### Source document

● ● ● ● ●

In APEX, steps are assumed to be concurrently executable unless otherwise specified. The waitfor clause is used to indicate ordering constraints. The general form of a waitfor clause is (waitfor <eventform>*) where eventforms can be either a procedure step-identifier or any parenthesized expression. Tasks created with waitfor conditions start in a pending state and become enabled only when all the events specified in the waitfor clause have occurred. Thus, tasks created by steps s1 and s2 begin enabled and may be carried out concurrently. Tasks arising form the remaining steps begin in a pending state.

Events arise primarily from two sources. First, perceptual resources (e.g. vision) produce events such as (color visob-17 green) to represent new or updated observations. Second, the sketchy planner produces events in certain cases, such as when a task is interrupted or following execution of an enabled terminate task (e.g. step s6 above). A terminate task ends execution of a specified task and generates an event of the form (terminated <task> <outcome>); by default, <task> is the termination task’s parent and <outcome> is ‘success.’ Since termination events are often used as the basis of task ordering, waitfor clauses can specify such events using the task’s step identifier as an abbreviation – e.g. (waitfor (terminated ?s4 success)) = (waitfor ?s4).

● ● ● ● ●

### Dataset content

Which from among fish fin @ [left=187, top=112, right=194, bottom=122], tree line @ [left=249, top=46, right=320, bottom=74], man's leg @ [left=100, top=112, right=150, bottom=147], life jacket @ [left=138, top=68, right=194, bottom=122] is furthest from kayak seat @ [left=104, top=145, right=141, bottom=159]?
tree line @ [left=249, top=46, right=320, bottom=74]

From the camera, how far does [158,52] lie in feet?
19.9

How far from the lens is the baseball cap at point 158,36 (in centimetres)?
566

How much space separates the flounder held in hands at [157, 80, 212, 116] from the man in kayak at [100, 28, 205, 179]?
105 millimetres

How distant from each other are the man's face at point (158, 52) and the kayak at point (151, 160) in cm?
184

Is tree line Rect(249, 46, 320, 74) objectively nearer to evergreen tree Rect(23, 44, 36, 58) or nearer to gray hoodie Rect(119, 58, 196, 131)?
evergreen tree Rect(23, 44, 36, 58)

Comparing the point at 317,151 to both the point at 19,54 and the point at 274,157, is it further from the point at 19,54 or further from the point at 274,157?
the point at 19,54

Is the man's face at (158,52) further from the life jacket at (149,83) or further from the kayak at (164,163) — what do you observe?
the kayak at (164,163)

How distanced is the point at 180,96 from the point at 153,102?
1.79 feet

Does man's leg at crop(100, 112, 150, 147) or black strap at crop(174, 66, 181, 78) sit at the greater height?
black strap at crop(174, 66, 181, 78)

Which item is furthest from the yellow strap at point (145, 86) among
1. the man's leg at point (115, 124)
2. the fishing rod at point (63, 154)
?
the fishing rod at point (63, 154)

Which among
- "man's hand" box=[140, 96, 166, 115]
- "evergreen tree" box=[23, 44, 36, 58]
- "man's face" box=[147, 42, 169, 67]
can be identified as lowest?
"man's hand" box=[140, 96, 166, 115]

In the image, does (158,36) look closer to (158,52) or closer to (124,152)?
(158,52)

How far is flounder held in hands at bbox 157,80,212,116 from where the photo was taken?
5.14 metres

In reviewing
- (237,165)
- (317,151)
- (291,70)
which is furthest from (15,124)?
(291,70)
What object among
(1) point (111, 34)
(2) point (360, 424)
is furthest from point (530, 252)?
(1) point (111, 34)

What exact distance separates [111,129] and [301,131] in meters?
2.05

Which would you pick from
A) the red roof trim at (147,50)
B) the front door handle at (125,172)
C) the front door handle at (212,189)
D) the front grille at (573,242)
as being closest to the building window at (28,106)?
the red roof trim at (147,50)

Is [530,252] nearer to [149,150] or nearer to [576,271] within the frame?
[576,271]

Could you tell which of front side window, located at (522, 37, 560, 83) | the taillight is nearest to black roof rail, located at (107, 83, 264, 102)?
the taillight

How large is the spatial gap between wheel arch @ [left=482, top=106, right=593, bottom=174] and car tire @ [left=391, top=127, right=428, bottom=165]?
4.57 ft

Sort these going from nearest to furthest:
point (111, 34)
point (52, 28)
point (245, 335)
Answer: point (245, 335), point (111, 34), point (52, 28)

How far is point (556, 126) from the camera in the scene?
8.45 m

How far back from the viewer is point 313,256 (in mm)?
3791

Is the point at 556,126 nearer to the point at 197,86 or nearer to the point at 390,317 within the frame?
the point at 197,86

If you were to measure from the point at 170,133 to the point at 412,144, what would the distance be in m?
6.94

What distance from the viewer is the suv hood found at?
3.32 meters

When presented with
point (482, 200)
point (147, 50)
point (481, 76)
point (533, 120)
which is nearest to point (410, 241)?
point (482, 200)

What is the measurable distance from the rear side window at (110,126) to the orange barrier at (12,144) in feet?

● ● ● ● ●

### What to work on
1 > According to the APEX text, in what state do tasks created with waitfor conditions start?
2 > Pull out each line of the listing that contains the word "face".
The APEX text and the listing are unrelated material.

### Solution list
1 > A pending state.

2 >
How distant from each other are the man's face at point (158, 52) and the kayak at point (151, 160) in cm?
Is the man's face at (158,52) further from the life jacket at (149,83) or further from the kayak at (164,163) — what do you observe?
- "man's face" box=[147, 42, 169, 67]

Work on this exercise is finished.